# [ENUNCIADO A]
No trecho sobre Américo Pisca-Pisca, resuma em forma de lista o parágrafo que começa com "Quem teve a felicidade", mantendo seus fatos principais.

________

Américo
pisca-pisca
Estive
ausente alguns dias do Blog por motivo de viagem.
Quem teve a
felicidade de ler os livros infantis de Lobato pode se lembrar de Américo
Pisca-Pisca, personagem de fábula contada por dona Benta “O Reformador da Natureza”, que inspirou Emília a fazer a sua
própria reforma da natureza. Para Américo e Emília estava tudo errado e só eles
tinham competência para dispor com inteligência o mundo. Américo desistiu de
sua reforma depois de um sonho, mas a Emília foi em frente.
Acaba de
surgir um novo Américo Pisca-Pisca no Brasil, porém, desta vez, não é uma
figura humana. É a Câmara dos Vereadores de São Paulo, que aprovou em primeira
discussão no dia 17 de abril projeto do vereador Coronel Telhada que prevê que TODOS
os semáforos do município funcionem em sinal de alerta, ou seja, no amarelo piscante,
entre 23 e 5h. Razão alegada: “o alto
índice de assaltos nos cruzamentos da cidade durante a madrugada”. Já
existe legislação parecida em São Paulo, determinando que somente os
cruzamentos mais perigosos adotem a medida. “Mas, para Telhada, a
determinação virou letra morta e é raro encontrar um semáforo no amarelo
piscante durante a madrugada. Não tem esse estudo, o pessoal não se preocupa
com isso, reclama o vereador”. Por outro lado, o vereador “admite exceções”:
“Vias com grande circulação durante a
madrugada, como a Paulista e a Augusta, poderiam continuar com os semáforos
funcionando, segundo o projeto”.

________

# [ENUNCIADO B]
Reproduza sem nenhuma alteração as linhas dos registros, desde a que contém "Think about what" até o fim dos registros, incluindo ambas as pontas.

________

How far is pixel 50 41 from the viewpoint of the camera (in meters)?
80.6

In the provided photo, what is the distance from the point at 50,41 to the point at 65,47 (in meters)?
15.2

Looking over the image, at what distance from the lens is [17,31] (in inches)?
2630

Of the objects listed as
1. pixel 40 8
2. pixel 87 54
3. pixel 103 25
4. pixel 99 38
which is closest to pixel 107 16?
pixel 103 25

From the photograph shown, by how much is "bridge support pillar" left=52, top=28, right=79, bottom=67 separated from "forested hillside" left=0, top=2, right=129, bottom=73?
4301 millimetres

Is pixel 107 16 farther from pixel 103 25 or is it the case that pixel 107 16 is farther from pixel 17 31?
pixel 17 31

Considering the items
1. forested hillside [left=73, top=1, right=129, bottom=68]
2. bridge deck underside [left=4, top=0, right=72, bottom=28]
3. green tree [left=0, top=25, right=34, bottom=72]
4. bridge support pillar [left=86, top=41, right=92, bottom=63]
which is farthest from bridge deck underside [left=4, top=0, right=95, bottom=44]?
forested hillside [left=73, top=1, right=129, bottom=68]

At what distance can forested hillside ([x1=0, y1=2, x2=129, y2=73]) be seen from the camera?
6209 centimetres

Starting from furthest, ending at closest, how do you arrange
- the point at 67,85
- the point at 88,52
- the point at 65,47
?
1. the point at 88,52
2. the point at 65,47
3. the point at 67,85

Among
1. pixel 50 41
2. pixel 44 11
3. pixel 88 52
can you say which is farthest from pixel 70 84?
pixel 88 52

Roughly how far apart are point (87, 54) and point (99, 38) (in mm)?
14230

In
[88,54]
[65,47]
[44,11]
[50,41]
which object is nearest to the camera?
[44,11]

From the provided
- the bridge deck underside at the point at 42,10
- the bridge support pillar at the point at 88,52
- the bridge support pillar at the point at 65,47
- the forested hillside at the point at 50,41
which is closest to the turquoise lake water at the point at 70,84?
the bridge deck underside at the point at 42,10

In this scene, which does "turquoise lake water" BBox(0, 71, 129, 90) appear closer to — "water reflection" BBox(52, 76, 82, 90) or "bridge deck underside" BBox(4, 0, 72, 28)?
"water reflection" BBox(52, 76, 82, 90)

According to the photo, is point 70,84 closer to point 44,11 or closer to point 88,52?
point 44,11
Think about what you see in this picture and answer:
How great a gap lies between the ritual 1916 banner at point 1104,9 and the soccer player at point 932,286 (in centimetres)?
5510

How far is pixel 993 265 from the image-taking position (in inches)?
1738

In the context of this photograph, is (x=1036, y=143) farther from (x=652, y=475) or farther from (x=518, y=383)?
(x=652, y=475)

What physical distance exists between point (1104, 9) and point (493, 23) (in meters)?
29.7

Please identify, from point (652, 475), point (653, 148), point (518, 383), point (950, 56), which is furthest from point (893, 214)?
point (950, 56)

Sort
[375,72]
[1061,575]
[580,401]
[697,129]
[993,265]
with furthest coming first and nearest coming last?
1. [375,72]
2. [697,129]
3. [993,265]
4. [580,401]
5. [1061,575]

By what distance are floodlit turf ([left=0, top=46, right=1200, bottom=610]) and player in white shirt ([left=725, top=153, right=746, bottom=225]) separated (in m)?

________

# [RESOLUÇÃO A]
- Américo Pisca-Pisca aparece nos livros infantis de Lobato, na fábula "O Reformador da Natureza", contada por dona Benta.
- Ele inspirou Emília a fazer sua própria reforma da natureza.
- Para os dois, estava tudo errado, e só eles tinham competência para organizar o mundo com inteligência.
- Américo desistiu da reforma depois de um sonho. Emília seguiu em frente.

# [RESOLUÇÃO B]
Think about what you see in this picture and answer:
How great a gap lies between the ritual 1916 banner at point 1104,9 and the soccer player at point 932,286 (in centimetres)?
5510

How far is pixel 993 265 from the image-taking position (in inches)?
1738

In the context of this photograph, is (x=1036, y=143) farther from (x=652, y=475) or farther from (x=518, y=383)?
(x=652, y=475)

What physical distance exists between point (1104, 9) and point (493, 23) (in meters)?
29.7

Please identify, from point (652, 475), point (653, 148), point (518, 383), point (950, 56), which is furthest from point (893, 214)?
point (950, 56)

Sort
[375,72]
[1061,575]
[580,401]
[697,129]
[993,265]
with furthest coming first and nearest coming last?
1. [375,72]
2. [697,129]
3. [993,265]
4. [580,401]
5. [1061,575]

By what distance are floodlit turf ([left=0, top=46, right=1200, bottom=610]) and player in white shirt ([left=725, top=153, right=746, bottom=225]) separated (in m)?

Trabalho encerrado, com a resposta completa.